Required actions —
**a)** From the biofilm passage, copy the portion that opens with the words "2. Colonization –" and ends after "throughout the structure.".
**b)** Carry on the biofilm passage, picking up right after its last sentence.

Exercise passage —
The basic steps for biofilm formation can be broken down into four steps:

1. Cell disposition and attachment – in order for biofilm development to occur, free-floating or planktonic cells must collide with a suitable surface. Typically the surface has been preconditioned with the deposits of environmental proteins and other molecules.
2. Colonization – cell-to-cell signaling occurs, leading to the expression of biofilm specific genes. These genes are associated with the communal production of extracellular polymeric substances. DNA released by some cells can be taken up by others, stimulating the expression of new genes.
3. Maturation – the EPS matrix fully encases all the cells, as the biofilm continues to thicken and grow, forming a complex, dynamic community. Water channels form throughout the structure.
4. Detachment and sloughing – individual cells or pieces of the biofilm are released to the environment, as a form of active dispersal. This release can be trigger by environmental factors, such as the concentration of nutrients or oxygen.
   

   

Cellular advantages of biofilms

Why do bioforms develop? There are certain advantages that cells enjoy while in a biofilm, over their planktonic growth. Perhaps most importantly, biofilms offer cells increased protection from harmful conditions or substances, such as UV light, physical agitation, antimicrobial agents, and phagocytosis. It has been shown that bacteria within a biofilm are up to a thousand times more resistant to antibiotics than free-floating cells!

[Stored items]
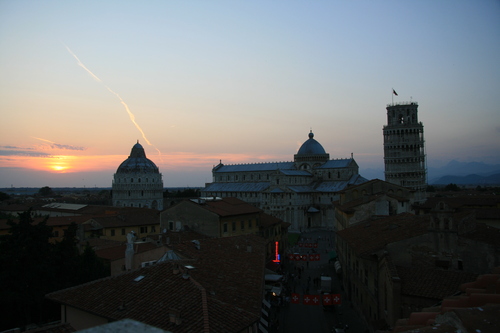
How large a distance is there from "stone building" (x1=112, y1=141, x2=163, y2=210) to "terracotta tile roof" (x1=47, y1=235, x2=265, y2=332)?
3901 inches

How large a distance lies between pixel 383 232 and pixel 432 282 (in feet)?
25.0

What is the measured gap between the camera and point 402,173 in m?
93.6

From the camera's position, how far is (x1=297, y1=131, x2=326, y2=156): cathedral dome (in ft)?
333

...

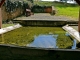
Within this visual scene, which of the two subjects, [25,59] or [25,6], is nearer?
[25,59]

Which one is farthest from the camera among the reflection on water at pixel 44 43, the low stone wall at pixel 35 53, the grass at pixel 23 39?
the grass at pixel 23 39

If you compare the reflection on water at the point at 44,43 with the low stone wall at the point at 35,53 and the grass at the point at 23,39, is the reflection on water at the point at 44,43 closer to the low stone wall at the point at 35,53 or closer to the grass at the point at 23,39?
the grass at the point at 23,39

Per-task outputs —
**a)**
2. Colonization – cell-to-cell signaling occurs, leading to the expression of biofilm specific genes. These genes are associated with the communal production of extracellular polymeric substances. DNA released by some cells can be taken up by others, stimulating the expression of new genes.
3. Maturation – the EPS matrix fully encases all the cells, as the biofilm continues to thicken and grow, forming a complex, dynamic community. Water channels form throughout the structure.

**b)**
A biofilm also allows a cell population to “put down roots,” so to speak, so that they can stay in close proximity to a nutrient-rich area. For example, a biofilm that develops on a conduit pipe at a dairy plant will have continual access to fresh food, which is much better than being swept away with the final product.

Lastly, biofilms allow for cells to grow in microbial populations, where they can easily benefit from cell-to-cell communication and genetic exchange.

Biofilm impacts

Biofilms have huge impacts throughout many different types of industry. Medical implants ranging from catheters to artificial joints are particularly susceptible to biofilm formation, leading to huge problems for the medical industry. Biofilms are responsible for many chronic infections, due to their increased resistance to antimicrobial compounds and antibiotics. A type of biofilm that affects almost everyone is the formation of dental plaque, which can lead to cavity formation.

Outside of medicine, biofilms affect just about any industry relying on pipes to convey water, food, oil, or other liquids, where their resistance makes its particularly difficult to completely eliminate the biofilm.

Quorum Sensing

The word quorum refers to having a minimum number of members needed for an organization to conduct business, such as hold a vote. Quorum sensing refers to the ability of some bacteria to communicate in a density-dependent fashion, allowing them to delay the activation of specific genes until it is the most advantageous for the population.

Quorum sensing involves cell-to-cell communication, using small diffusible substances known as autoinducers. An autoinducer is produced by a cell, diffusing across the plasma membrane to be released into the environment. As the cell population increases in the environment the concentration of autoinducer increases as well, causing the molecule to bind to specific cellular receptors once a threshold concentration has been reached. The autoinducer then diffuses into the cell, often binding to a specific transcription factor. This produces a conformational change that allows the transcription factor to bind to the cell’s DNA, triggering expression of specific genes.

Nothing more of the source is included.